[Document passage]:
Segment Open
How Chiropractors Classify Headaches
When diagnosing how to treat a patient who complains of headaches, chiropractors have to carefully asses what sort of headache they’re dealing with so that they know which treatment methods to apply for relief. To make an accurate diagnosis they must categorize the patients symptoms. It all begins with two major distinctions.
First, there are primary headaches which include tension-type, migraine, cervicogenic, and cluster headaches. All of these are not caused by some other medical condition, but instead are themselves a medical condition that needs treatment. Most headaches, 90% in fact, are primary.
The second major classification for headaches after primary is secondary headaches. Secondary headaches are the result of other medical conditions like infections or even increased pressure in the skull caused by the presence of a tumor. Less than 10% of all headaches fall into this category.
Primary headaches fall into 4 major subdivisions that require their own special treatments for relief.
Segment Closed
[Available data]:
Segment Open
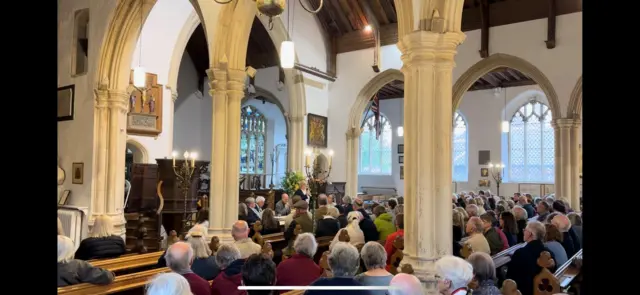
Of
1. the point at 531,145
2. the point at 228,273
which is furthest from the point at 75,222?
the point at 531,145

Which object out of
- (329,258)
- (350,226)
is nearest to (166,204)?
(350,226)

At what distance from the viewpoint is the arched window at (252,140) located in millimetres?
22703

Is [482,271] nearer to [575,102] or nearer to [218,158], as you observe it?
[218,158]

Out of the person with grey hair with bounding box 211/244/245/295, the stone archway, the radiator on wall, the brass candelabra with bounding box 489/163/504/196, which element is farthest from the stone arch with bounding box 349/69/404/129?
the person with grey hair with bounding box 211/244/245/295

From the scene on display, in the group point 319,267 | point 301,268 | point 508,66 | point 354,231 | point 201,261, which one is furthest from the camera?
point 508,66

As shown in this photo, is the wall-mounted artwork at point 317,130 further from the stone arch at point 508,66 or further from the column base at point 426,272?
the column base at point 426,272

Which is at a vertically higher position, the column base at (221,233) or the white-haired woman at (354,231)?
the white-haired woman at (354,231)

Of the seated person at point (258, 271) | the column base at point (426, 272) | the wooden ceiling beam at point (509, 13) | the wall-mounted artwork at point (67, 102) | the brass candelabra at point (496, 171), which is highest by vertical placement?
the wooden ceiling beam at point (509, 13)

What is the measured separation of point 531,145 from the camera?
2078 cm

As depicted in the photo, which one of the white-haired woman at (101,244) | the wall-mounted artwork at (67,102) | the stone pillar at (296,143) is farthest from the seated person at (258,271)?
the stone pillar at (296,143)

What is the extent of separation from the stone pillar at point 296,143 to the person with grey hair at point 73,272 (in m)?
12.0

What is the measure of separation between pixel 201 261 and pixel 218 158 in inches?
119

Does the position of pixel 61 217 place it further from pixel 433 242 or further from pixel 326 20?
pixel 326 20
Segment Closed
Segment Open
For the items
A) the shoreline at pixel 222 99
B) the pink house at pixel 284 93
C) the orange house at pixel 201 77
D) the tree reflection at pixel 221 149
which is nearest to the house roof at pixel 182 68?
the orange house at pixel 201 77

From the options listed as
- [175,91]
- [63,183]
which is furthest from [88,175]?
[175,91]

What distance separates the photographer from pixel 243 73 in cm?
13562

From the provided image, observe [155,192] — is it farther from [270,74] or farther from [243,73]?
Segment Closed
[Exercise set]:
a - According to the passage on how chiropractors classify headaches, what percentage of all headaches are primary?
b - Continue the passage on how chiropractors classify headaches, starting right after its final sentence.

[Answers to each task]:
a - 90% of all headaches are primary.

b -
The most common primary headache is known as a tension-type headache, being the cause of up to 75% or more of headache sufferers' pain. 90% of adults have had a tension-type headache at least once in their lives. Tension-type headaches are characterized by a persistent and steady ache, as opposed to a throbbing feeling. Tension-type headaches are often described as a feeling of pressure that can last for just several minutes or for entire days. They are known to affect both sides of the head. These headaches don’t worsen with physical activity and nausea is not a symptom. A chronic element that brings these headaches on a daily basis might be present. The frequency of tension-type headaches serves as a further subdivision of the type, which includes infrequent episodic (less than once per month), frequent episodic (occurring 1-14 times per month), and chronic (15 days or more in a month).
The next most common type of headache is the Cervicogenic Headache, which originates from disorders of the neck. These headaches arise from moving the neck too much or holding the head at an awkward angle while performing an usual activity like painting or washing the floor.
Migraine Headaches are less common than tension-type headaches but do affect a large number of people (25-30 million) in the U.S. For some reason women complain of them more than men. Migraines are typified by a throbbing feeling and intensification if physical activity is engaged in. Nausea is also an associated symptom.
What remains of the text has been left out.